According to the Mental Health Foundation, 1 in every 6 people over the age of 16 in the UK has a 'common' mental health problem. The stats show an increase especially in women suffering from mental health conditions since 2000. However, almost half (43%) of adults identify as having had a diagnosable mental health condition at some point in their lives. The figures clearly show the prevalence of these conditions and yet the resources to support them seem to not compare to these stats. Then when you look into the specifics of the illnesses that I am most familiar with; around 46 % of those with anorexia recover, 33% improve (assumably existing in the weird limbo that is recovery) and 20% remain chronically ill; the story is similar with bulimia and other eating disorders. The statistics don't make for encouraging reading. Whilst I am hopeful and confident that all those I know who have these illnesses will make a speedy recovery; it feels even more possible that people I really care for might not get better.

I want to be positive, I want to campaign for early intervention and really believe that everything is going to change and all the right services and organisations will get the money they need to support everyone. I'm feeling scared that this just isn't going to be the case. On the news, mental health is in crisis. There are no beds, long waiting lists and the treatment just isn't getting to people in a timely and apparently appropriate manner. Around me, friends are being sent to hospitals far from their homes, being discharged from services that they qualify for but cannot see because the services are ceasing to exist in the same way and people are getting poorlier without the right help. In most cases, it seems like the answer is to simply help people earlier, when they're able to work with professionals. But it seems like care is not offered until patients are past the point of being able to engage with it, so they are discharged for being too unwell. We're living in a world where people aren't ill enough to access support, which by the time they can access, they are then deemed too unwell and discharged anyway. It feels like utter madness... and we're supposed to be the crazy ones.

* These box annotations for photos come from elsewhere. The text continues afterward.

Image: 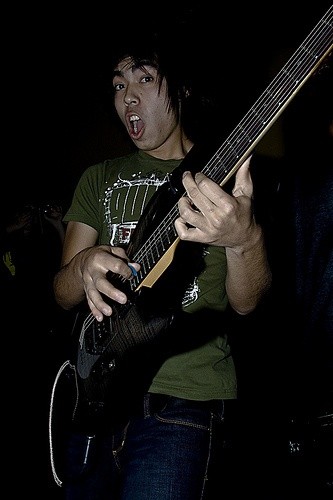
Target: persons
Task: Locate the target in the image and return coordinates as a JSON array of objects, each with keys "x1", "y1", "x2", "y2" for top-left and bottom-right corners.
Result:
[
  {"x1": 0, "y1": 195, "x2": 68, "y2": 276},
  {"x1": 51, "y1": 33, "x2": 273, "y2": 499}
]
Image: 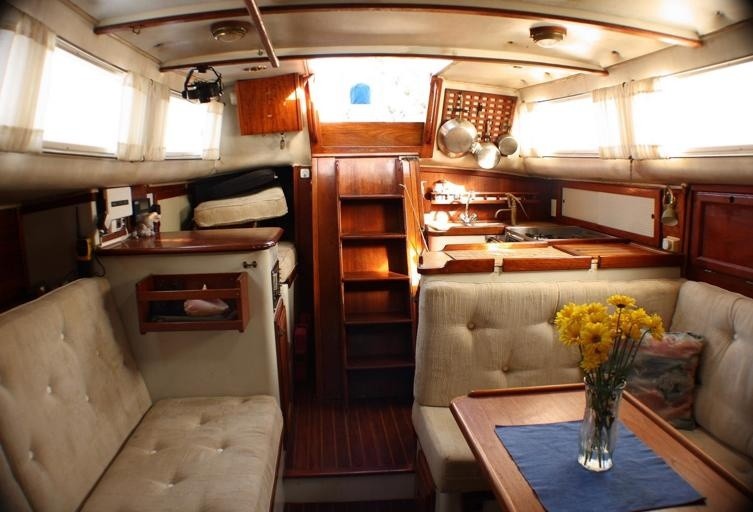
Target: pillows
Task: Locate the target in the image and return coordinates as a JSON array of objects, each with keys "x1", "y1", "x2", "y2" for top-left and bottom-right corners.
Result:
[{"x1": 605, "y1": 327, "x2": 706, "y2": 432}]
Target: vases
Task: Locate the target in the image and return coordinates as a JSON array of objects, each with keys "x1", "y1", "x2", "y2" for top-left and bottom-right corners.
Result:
[{"x1": 578, "y1": 373, "x2": 627, "y2": 472}]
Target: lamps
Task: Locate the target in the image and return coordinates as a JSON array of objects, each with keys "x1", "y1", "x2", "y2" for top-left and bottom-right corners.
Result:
[
  {"x1": 528, "y1": 25, "x2": 567, "y2": 48},
  {"x1": 211, "y1": 20, "x2": 252, "y2": 43}
]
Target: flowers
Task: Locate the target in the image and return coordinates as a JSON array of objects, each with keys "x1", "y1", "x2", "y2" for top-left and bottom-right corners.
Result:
[{"x1": 552, "y1": 294, "x2": 667, "y2": 468}]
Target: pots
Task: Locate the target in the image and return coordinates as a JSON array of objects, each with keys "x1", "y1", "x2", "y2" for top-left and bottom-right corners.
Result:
[{"x1": 438, "y1": 93, "x2": 519, "y2": 171}]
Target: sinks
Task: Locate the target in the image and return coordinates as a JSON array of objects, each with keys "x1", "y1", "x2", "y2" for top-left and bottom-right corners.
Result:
[{"x1": 444, "y1": 222, "x2": 501, "y2": 227}]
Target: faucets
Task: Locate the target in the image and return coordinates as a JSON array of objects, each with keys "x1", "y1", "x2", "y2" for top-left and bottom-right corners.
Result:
[{"x1": 494, "y1": 199, "x2": 518, "y2": 226}]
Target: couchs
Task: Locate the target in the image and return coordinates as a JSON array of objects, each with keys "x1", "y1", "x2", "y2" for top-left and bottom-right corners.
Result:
[
  {"x1": 409, "y1": 276, "x2": 752, "y2": 511},
  {"x1": 0, "y1": 274, "x2": 284, "y2": 511}
]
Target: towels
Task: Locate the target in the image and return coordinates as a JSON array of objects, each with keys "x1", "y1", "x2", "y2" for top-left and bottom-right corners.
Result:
[{"x1": 495, "y1": 419, "x2": 707, "y2": 511}]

Is there a solution? Well, I think the only solution would be a radical overhaul of existing mental health support systems. Easy! If only it could be sorted just like that. I really don't know where the changes need to start, but I know more than anything that they are desperately needed. Deaths from mental illness may be prevented if sufferers have appropriate support at an earlier point. It makes sense, because surely less money would be spent if we stopped waiting until people were really poorly to support them.

Tonight, I feel scared and a little helpless. I want to find a way to make things better and I want to wrap my friends in cotton wool and keep them snug and safe. I just hope small, gradual changes can start to filter through and improve services that desperately need a new way of working.